It’s been about 5 years since I first brought a 3D printer into my office, and started letting the kids print to it. I’ve learned a lot in that time about what motivates them, and how to get them designing more and thinking about what they’re doing. I was thinking a lot about that during the beginning of the year, and started sketching out a more rigorous program to encourage better design thinking. I rolled the program out at the beginning of the year, and hoped it would take off.

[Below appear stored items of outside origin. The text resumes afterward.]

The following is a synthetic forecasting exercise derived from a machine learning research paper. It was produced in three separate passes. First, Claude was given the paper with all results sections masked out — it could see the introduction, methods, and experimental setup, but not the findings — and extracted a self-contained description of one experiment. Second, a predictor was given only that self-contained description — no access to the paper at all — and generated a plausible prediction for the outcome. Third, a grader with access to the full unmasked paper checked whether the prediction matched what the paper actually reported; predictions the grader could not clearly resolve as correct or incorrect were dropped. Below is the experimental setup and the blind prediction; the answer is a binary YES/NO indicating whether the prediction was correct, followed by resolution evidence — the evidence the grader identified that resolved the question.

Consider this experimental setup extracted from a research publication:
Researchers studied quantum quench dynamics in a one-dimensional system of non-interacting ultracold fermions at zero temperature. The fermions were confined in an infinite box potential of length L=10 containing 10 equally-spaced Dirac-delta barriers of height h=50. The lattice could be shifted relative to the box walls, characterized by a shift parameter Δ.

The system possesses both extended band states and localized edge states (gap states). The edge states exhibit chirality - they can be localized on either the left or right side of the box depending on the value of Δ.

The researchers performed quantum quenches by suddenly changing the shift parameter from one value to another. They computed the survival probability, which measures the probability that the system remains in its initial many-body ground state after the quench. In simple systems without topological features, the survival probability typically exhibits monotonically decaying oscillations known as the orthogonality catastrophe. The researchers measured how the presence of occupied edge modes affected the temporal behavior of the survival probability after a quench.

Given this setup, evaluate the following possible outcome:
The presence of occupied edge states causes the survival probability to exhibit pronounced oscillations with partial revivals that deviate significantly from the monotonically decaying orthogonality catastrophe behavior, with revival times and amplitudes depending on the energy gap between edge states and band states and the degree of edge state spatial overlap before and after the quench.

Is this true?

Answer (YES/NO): NO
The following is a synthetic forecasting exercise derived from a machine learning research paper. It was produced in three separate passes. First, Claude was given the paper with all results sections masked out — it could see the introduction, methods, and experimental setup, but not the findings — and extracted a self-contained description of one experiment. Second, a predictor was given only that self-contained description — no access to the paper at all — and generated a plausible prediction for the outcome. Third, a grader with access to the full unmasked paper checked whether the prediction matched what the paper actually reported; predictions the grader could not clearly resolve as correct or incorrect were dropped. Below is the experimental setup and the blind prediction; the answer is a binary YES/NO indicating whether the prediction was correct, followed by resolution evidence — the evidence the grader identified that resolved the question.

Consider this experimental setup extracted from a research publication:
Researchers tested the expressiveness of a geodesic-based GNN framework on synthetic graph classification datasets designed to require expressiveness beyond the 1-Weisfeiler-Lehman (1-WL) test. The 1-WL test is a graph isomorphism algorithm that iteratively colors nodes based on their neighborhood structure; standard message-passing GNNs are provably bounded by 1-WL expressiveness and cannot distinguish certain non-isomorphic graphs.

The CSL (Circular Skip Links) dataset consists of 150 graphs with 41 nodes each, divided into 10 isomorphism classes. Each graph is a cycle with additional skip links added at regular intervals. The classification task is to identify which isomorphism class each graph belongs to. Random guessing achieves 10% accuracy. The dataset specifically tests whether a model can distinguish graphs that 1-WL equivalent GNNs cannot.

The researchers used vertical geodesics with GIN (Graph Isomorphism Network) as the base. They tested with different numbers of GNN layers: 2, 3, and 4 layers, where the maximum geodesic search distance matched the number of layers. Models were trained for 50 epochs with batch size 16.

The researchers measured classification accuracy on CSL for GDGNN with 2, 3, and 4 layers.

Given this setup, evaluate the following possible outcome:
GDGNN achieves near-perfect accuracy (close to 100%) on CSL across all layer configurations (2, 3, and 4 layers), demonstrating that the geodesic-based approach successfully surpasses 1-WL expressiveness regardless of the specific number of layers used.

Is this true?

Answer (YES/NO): NO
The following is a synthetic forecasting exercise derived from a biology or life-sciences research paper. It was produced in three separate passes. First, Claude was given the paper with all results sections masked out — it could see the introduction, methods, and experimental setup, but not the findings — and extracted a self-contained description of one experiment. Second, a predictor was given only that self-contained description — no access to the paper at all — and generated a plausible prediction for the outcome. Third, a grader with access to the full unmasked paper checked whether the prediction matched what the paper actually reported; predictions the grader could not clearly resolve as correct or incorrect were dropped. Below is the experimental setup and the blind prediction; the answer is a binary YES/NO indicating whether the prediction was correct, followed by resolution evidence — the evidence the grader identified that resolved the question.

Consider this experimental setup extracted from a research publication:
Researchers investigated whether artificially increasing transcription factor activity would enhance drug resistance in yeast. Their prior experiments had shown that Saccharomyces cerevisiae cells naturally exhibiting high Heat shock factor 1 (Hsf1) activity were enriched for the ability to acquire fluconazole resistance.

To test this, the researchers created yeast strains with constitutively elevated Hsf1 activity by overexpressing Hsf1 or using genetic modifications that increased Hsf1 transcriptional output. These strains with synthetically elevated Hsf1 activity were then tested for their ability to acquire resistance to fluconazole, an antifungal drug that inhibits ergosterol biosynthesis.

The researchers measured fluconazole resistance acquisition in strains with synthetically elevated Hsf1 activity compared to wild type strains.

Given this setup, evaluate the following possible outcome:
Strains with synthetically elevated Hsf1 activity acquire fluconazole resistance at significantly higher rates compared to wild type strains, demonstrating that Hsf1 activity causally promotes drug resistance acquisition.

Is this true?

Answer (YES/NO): NO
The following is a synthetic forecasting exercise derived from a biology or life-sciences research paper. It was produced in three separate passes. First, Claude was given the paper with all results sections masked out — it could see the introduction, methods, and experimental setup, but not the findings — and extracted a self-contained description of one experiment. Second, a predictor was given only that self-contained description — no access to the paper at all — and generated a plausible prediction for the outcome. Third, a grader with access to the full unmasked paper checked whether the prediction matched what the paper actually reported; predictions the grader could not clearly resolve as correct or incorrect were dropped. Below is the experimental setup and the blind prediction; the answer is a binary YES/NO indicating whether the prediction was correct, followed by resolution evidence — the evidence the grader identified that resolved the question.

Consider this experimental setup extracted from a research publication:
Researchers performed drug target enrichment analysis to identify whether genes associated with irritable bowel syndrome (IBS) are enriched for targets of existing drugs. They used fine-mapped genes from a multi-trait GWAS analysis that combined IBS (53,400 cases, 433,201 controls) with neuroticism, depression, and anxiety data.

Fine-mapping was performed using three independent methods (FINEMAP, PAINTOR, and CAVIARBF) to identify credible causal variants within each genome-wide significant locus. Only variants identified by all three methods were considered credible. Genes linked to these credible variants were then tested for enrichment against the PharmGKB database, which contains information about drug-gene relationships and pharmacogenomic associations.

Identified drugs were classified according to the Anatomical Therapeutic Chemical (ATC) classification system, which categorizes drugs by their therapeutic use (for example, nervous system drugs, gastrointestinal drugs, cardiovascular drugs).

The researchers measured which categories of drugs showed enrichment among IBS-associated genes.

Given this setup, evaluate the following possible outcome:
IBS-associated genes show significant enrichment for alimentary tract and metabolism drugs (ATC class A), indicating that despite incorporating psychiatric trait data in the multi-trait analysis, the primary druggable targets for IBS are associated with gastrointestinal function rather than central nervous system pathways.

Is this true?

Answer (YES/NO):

I wanted to gamify the system and make it more exciting. I designed the system after the medieval apprentice system, with novice, apprentice, journeyman, and master levels. Each level has it’s own challenges and privileges. For example, the novice level, requires making a backpack tag to specific size specifications. The apprentice level requires making two specific designs, as well as a very easy online quiz about general 3D printing concepts. The master level requires a portfolio of pieces, as well as one masterpiece. This was a bit of a challenge, because I didn’t (and really still don’t) have a clear picture of what that means. But after consulting with our art teachers and others whose opinions I value, I decided that it had to show a significant amount of work, and be interesting. Basically, I’ll know it when I see it (of course, I’m also getting input from those other teachers, and that helps a lot!).
I created the first draft of this program at cliffvalley3D.club, using Google Sites. It’s not very pretty, but it is fast and flexible. I’ve already changed the structure around significantly in response to what I see the students doing. I am sure to make more changes over the summer (probably a point system, and maybe an online progress tracker), and maybe I’ll move it to a more aesthetically pleasing platform then.
In the meantime, it’s time to see the results! In a typical year, I have printed between 350 and 500 student designs. Since rolling out the new program January 8th, I have printed 602 pieces, with a total of 872 for the year so far. That’s a significant increase in the number of prints! Even better, the quality of the prints has improved significantly. I’ve seen a marked decrease in the number of unprintable designs I’ve been sent, as well as better adherence to the rules for design (size limitations, proper naming, etc.). It’s only been a couple months, but I am ready to officially declare the program a success!